The adjusted R-squared is 0.01138 and the p-value is 0.01191, meaning that this regression is successful on predicting the song’s popularity by analyzing the relations between danceability and tempo(bpm). However, the p-value of dnce indicates that is it significantly better to use just danceability to predict the popularity.
par(mfrow = c(2,2))
fit <- lm(pop~dnce+bpm, data = Spotify);
plot(fit,
col = c("orange", "blue")
)
summary(fit)
##
## Call:
## lm(formula = pop ~ dnce + bpm, data = Spotify)
##
## Residuals:
## Min 1Q Median 3Q Max
## -67.056 -6.327 2.481 9.600 32.568
##
## Coefficients:
## Estimate Std. Error t value Pr(>|t|)
## (Intercept) 55.67675 4.32196 12.882 < 2e-16 ***
## dnce 0.13090 0.04436 2.951 0.00329 **
## bpm 0.02039 0.02393 0.852 0.39465
## ---
## Signif. codes: 0 '***' 0.001 '**' 0.01 '*' 0.05 '.' 0.1 ' ' 1
##
## Residual standard error: 14.43 on 600 degrees of freedom
## Multiple R-squared: 0.01466, Adjusted R-squared: 0.01138
## F-statistic: 4.464 on 2 and 600 DF, p-value: 0.01191
To analyze more recent data, an interactive scatterplot was created. This plot contains the information about the most popular songs in the world in 2019 on music streaming platform Spotify.It shows the relations between various aspects of each song. Size of the point indicates the popularity of the song, color indicates duration, on y axis is the valency and on x axis are beats per minute. This shows a common feature for majority of the songs that the duration is rather average (~200 bpm) for the most popular ones, but valency remains an independent variable that seems not to affect the success of the songs.
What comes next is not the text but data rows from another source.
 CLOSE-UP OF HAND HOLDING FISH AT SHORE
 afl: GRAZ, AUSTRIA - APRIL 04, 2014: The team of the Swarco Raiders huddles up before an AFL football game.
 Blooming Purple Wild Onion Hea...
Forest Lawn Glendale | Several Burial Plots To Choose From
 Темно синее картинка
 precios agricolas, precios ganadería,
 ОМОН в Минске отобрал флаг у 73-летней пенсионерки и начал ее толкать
Also, slower songs seem to be more popular in 2019 rather than faster ones.
p <- Spotify %>%
filter(year == "2019") %>%
ggplot( aes(bpm, val, size = pop, color=dur)) +
geom_point() +
theme_bw()+
ggtitle("Interactive Scatterplot on the most popular songs in 2019")
ggplotly(p)
Between 2010 and 2019, the most popular or successful musical genre in the world according to the data of Spotify Billboard, is the pop genre, staying true to its abbreviation from “popular”.
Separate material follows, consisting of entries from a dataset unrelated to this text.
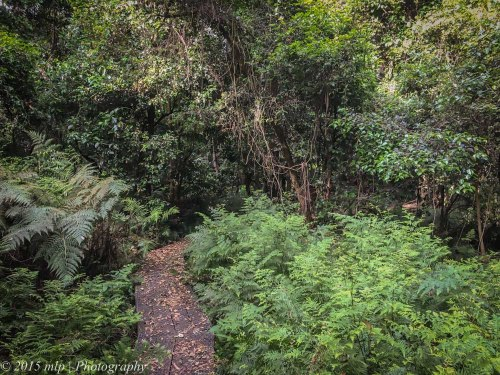 Double Creek Nature Reserve, Mallacoota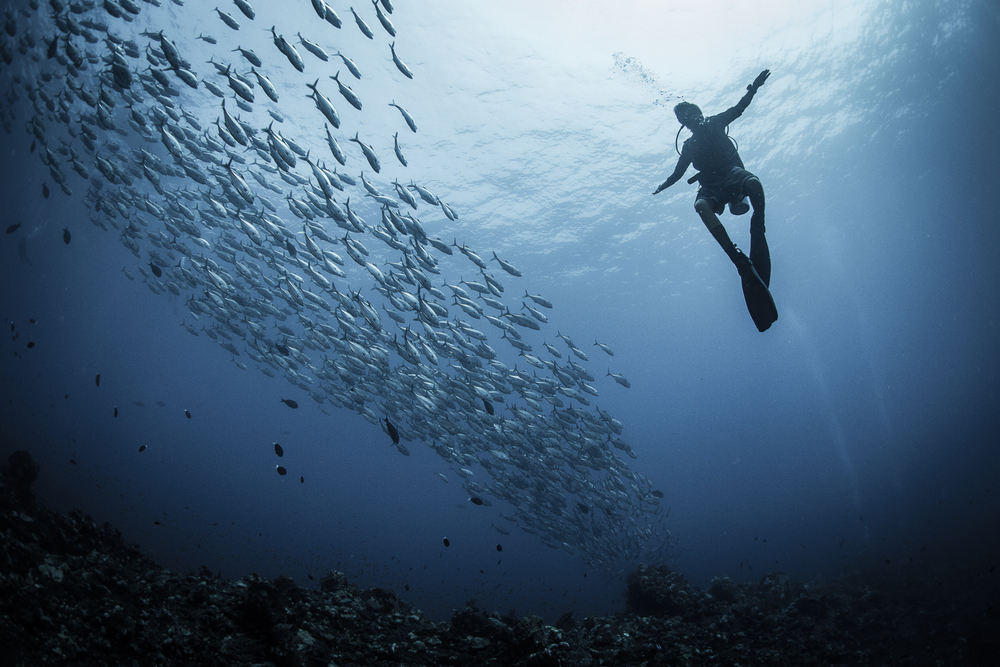 Diver with Schooling Jacks, Barren Island, Andaman Sea, India
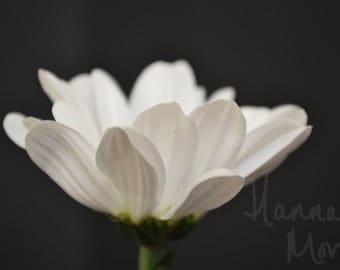 White flower photograph print 12x8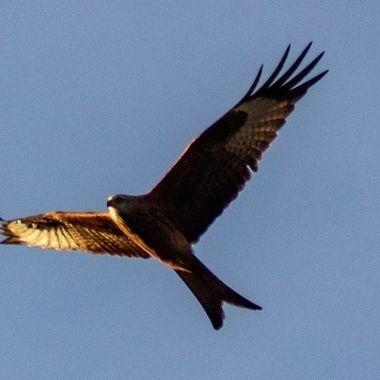 red kite-9841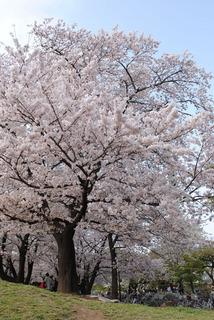 sakura20110410-01.jpg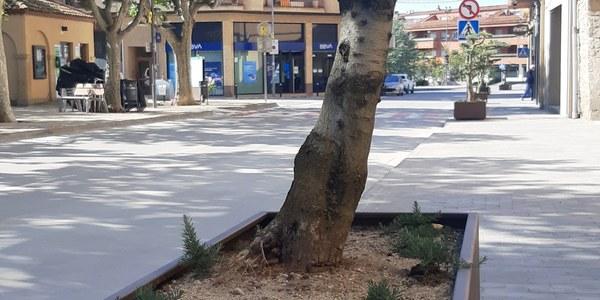 Noves jardineres plaça del Pou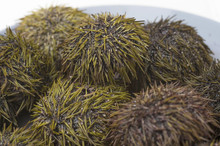 Sea Urchins On A Plate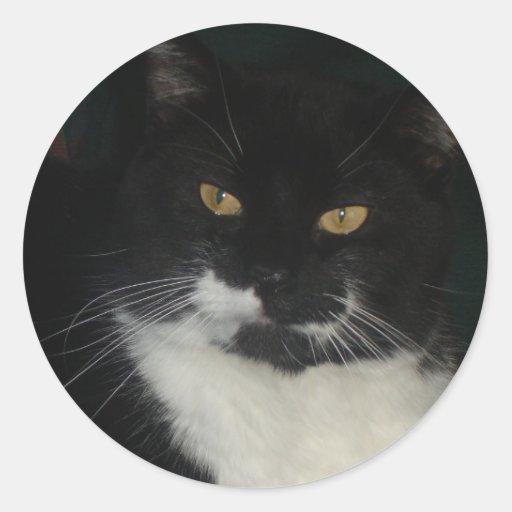Schwarzweiss-Katzen-Aufkleber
The artist that has had the most songs on Spotify Billboard is Katy Perry with 17 songs in the top charts, followed by Justin Bieber - 16 songs.
There are no crucial relations between the valency of song and its popularity, however the more energetic songs seem to be more successful.
In 2019, the slower tempo songs were more popular than faster tempo songs. Another significant factor is the duration, that shows the average length (~200 bpm) of a song is more likely to be successful than longer or shorter songs.
This data is useful to determine what is the best target audience for the uprising artists and how to write songs with bigger chance of succeeding, as well as analyzing the data for marketing and commercial purposes.